### [TEXT UNDER STUDY]
Post-GALA Posts: Part I of ???
Jason Kuznicki on Jul 26th 2004
“They have the power of description. And we succumb.” — Salman Rushdie, The Satanic Verses
Post-GALA posting: I’m home now from the Gay And Lesbian Association of Choruses festival just held in Montreal, Quebec. It was a week of great food, sightseeing, shopping, friendship, and–of course–music. I promise I’ll cover each of these eventually, but I can’t say how soon: I’m backed up on blogging material for at least a month now. In other words, it was amazing.
In a Word: But first things first; I’ve got to talk about the word. Yeah, that word. Gay.
As in gay marriages, Gay Choruses, gay neighborhoods, gay bars, ad infinitum.
When I mention that I’m in a gay men’s chorus, I often get a question: Why do you need a gay chorus anyway?
Or: Why not just be gay, and happen to sing in a chorus?
Or, with rising hostility: Why do you have to pin your sexual identity on everything?
For starters, it proves the homophobes so deliciously wrong: Again and again, we are told that gay people are undisciplined, and ugly, and shameful. We are told that gay people contribute nothing to society, and that we are creatures of passion, dissolution, and decadence. We are told that all we care about is sex.
We hear again and again that the bonds of society itself will be destroyed if homosexuality is given too great a presence.
And when nearly six thousand of us come together, from seven countries, to perform such exacting and difficult music as we have done–to say nothing of the awe-inspiring logistics behind the scenes–we know that the homophobes are lying. We know that we possess a creative and productive force in society just like anyone else, and that we are not any of the bad things they say about us.
We know that we possess discipline, and beauty, and even temperance. And we show it to the world.
But the question is still reasonable: “Why do you need a gay chorus?” It gets all the more reasonable in a place like Montreal, which is arguably the most gay-friendly city in North America.
Vincent–our gracious host at Montreal’s charming Castel Durocher Bed and Breakfast–asked my husband Scott about it, and Scott gave the best reply I’ve ever heard:
“It’s a social group. We like hanging out with other gay people.”
Fundamentally, it’s not political. It’s not even sexual. It’s social.
Sure, everyone understands gay politics, or at least they think they do. Everyone understands gay sex, even if they wish they didn’t. But virtually no one understands gay culture. Gay culture remains the great mystery of gayness, an undiscovered country even to those outsiders–like Vincent–who are entirely gay-friendly. Increasingly, gay culture consists not of the cultural icons of the past, but of the less visible and more useful cultural networks of the present, the ones that ordinary gay people themselves are forming with ever-greater candor and enthusiasm.
It’s probably quite hard for straight people to imagine being completely cut off from other straight people. I suspect that most of them would balk at living in an almost perfectly homosexual society, where straights were rare and often furtive about who they were.
I also suspect that most straight people would stage an open rebellion if they could only meet their own kind in dark, smoky, alcohol-soaked nightclubs. And right now, the gay community is staging precisely such a revolt. Quite often we want to meet in the fresh air, in the daylight, and sober.
Yes, many of us want to meet romantic partners under such favorable conditions, and that’s a laudable goal. But even those of us who are partnered take great pleasure in sharing our lives with people who have had similar experiences. Hence the gay choruses, the gay gun clubs, and those patriarchs of the non-bar culture, the Metropolitan Community Churches, a Christian denomination that welcomes and embraces the gay community.

### [PROMPT]
Keep going with the blog post on gay choruses and gay culture, starting right after its last sentence.

### [PROVIDED MATERIAL]
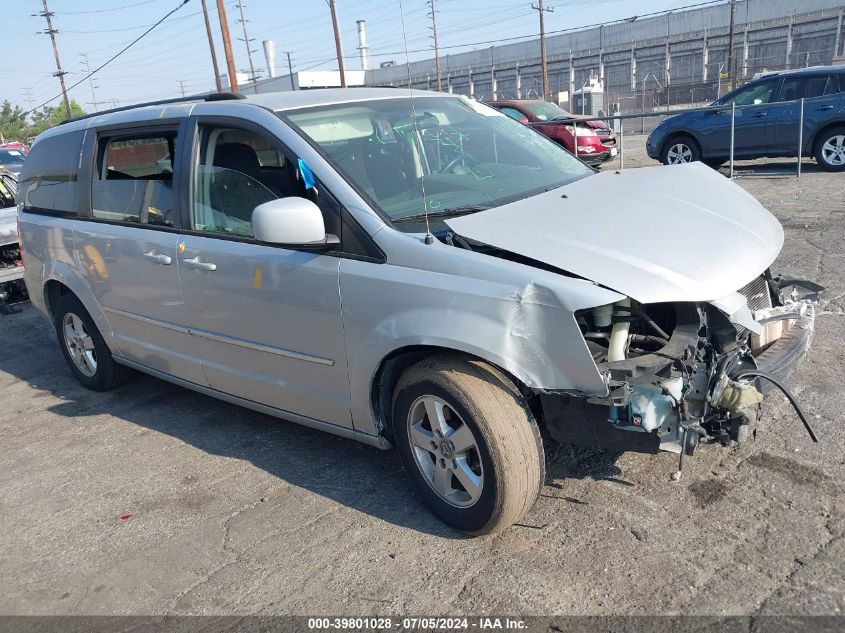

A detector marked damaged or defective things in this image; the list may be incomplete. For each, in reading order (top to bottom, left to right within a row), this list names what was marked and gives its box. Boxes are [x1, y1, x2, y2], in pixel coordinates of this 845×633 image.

### [EXPECTED ANSWER]
Perhaps one day the unfolding of gay culture will be seen as the true core of the gay-rights movement. Indeed, our culture is becoming steadily more important than our politics. You might never guess from watching the news networks, but take my word for it: For many and possibly for most of us, the political is purely a consequence of something much, much more real, the everyday contacts we have with one another in innumerable social organizations.
I was two years old when the first-of-its-kind San Francisco Gay Men’s Chorus was formed. Some of the earliest members of my own group, the Gay Men’s Chorus of Washington, DC (GMCW), can still recall San Francisco’s first American tour. The night of their concert in Washington, a group of people came together from the audience and determined to make a group of their own.
Some of them are still with us, and I still hear it from them again and again: “The San Francisco Gay Men’s Chorus changed my life.”
And they did–and they have. San Francisco’s tour spawned dozens of imitators; now there are hundreds of gay choruses all over the world. Some groups are big; GMCW now has around 200 members. Some are small, like New Mexico, whose chorus sent just thirteen singers to Montreal.
There are gay groups, lesbian groups, and mixed groups. There is even the Transcendence Gospel Choir, made up of transgender singers from the San Francisco bay area. I will have more to say about them–and about several other choruses–in future posts.
Above all, these groups strive to be as welcoming and inclusive as possible, often going so far as to dispense with auditions entirely. Most of these groups would probably welcome straight members–and quite a few already have.
So… Why are we still “gay” choruses?
It’s because when we perform, we’ve got two things on our minds: Our purpose is to create great music, and here anyone may join us.
But our reason for being is to create a community. Putting “gay” in our name helps ensure that the gay and lesbian choral movement will always do both.
It says that whatever things may be like in the rest of the world, in our choruses, gay people will be welcomed, nurtured, and supported. It’s nice to have a reminder like that, and it makes a great foundation for the real work of our community.
In a name: Here is where things get difficult, though, because some of our choruses don’t call themselves gay.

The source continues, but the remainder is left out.